**AIM:** Find "Taking a look" in the data, then restate the line it sits in and every later line word for word, ending with the last line.

☆ ☆ ☆ ☆ ☆ ☆ ☆

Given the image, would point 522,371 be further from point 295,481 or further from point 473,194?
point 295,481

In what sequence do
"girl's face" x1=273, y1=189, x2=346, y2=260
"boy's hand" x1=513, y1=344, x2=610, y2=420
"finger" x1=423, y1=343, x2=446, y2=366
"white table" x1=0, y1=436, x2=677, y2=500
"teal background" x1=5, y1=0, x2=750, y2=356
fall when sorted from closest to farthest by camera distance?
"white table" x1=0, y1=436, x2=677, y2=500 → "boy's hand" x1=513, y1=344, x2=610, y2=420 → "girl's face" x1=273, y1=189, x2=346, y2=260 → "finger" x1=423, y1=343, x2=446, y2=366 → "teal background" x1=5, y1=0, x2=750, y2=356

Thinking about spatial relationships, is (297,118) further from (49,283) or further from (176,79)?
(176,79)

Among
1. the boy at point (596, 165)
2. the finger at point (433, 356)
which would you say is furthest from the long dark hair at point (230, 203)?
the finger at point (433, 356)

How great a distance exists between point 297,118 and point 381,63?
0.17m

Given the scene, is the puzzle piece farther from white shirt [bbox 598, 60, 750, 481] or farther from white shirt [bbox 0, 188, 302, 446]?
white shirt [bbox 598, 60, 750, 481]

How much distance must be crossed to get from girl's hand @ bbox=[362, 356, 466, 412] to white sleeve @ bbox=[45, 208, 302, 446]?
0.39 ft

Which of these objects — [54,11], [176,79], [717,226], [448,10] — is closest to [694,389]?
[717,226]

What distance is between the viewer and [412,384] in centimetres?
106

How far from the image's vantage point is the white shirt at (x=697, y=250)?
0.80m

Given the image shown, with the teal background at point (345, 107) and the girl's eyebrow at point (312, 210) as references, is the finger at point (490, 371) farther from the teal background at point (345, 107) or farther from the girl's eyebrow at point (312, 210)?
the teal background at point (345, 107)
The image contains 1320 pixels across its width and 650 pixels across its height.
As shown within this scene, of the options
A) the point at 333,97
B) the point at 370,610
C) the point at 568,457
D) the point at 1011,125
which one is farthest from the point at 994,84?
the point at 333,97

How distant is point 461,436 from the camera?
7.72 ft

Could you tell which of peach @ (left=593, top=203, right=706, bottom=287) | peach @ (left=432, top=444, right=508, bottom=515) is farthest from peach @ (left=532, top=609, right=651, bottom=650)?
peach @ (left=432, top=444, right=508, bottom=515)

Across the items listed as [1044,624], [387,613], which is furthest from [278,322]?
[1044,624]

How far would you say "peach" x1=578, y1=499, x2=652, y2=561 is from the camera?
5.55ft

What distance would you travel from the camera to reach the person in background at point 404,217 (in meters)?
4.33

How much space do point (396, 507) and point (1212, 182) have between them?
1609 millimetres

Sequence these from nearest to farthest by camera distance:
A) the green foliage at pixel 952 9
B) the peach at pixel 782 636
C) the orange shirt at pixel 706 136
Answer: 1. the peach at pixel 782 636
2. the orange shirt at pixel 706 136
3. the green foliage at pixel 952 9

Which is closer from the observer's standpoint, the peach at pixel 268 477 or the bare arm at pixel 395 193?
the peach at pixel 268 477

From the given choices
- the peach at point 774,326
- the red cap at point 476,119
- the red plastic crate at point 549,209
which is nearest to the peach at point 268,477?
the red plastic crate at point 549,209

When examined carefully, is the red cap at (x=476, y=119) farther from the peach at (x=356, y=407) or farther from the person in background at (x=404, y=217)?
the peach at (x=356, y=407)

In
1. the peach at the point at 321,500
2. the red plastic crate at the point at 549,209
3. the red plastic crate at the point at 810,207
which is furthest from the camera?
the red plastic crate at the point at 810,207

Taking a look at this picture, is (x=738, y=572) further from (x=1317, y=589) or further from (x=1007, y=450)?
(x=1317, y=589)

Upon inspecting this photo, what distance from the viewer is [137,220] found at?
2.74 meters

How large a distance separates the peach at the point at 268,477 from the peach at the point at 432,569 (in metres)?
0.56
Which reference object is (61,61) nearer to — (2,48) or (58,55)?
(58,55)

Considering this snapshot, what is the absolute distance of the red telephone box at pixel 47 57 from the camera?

☆ ☆ ☆ ☆ ☆ ☆ ☆

**SOLUTION:**
Taking a look at this picture, is (x=738, y=572) further from (x=1317, y=589) or further from (x=1007, y=450)?
(x=1317, y=589)

Upon inspecting this photo, what distance from the viewer is [137,220] found at?
2.74 meters

How large a distance separates the peach at the point at 268,477 from the peach at the point at 432,569 (in metres)?
0.56
Which reference object is (61,61) nearer to — (2,48) or (58,55)?
(58,55)

Considering this snapshot, what is the absolute distance of the red telephone box at pixel 47 57 from the camera?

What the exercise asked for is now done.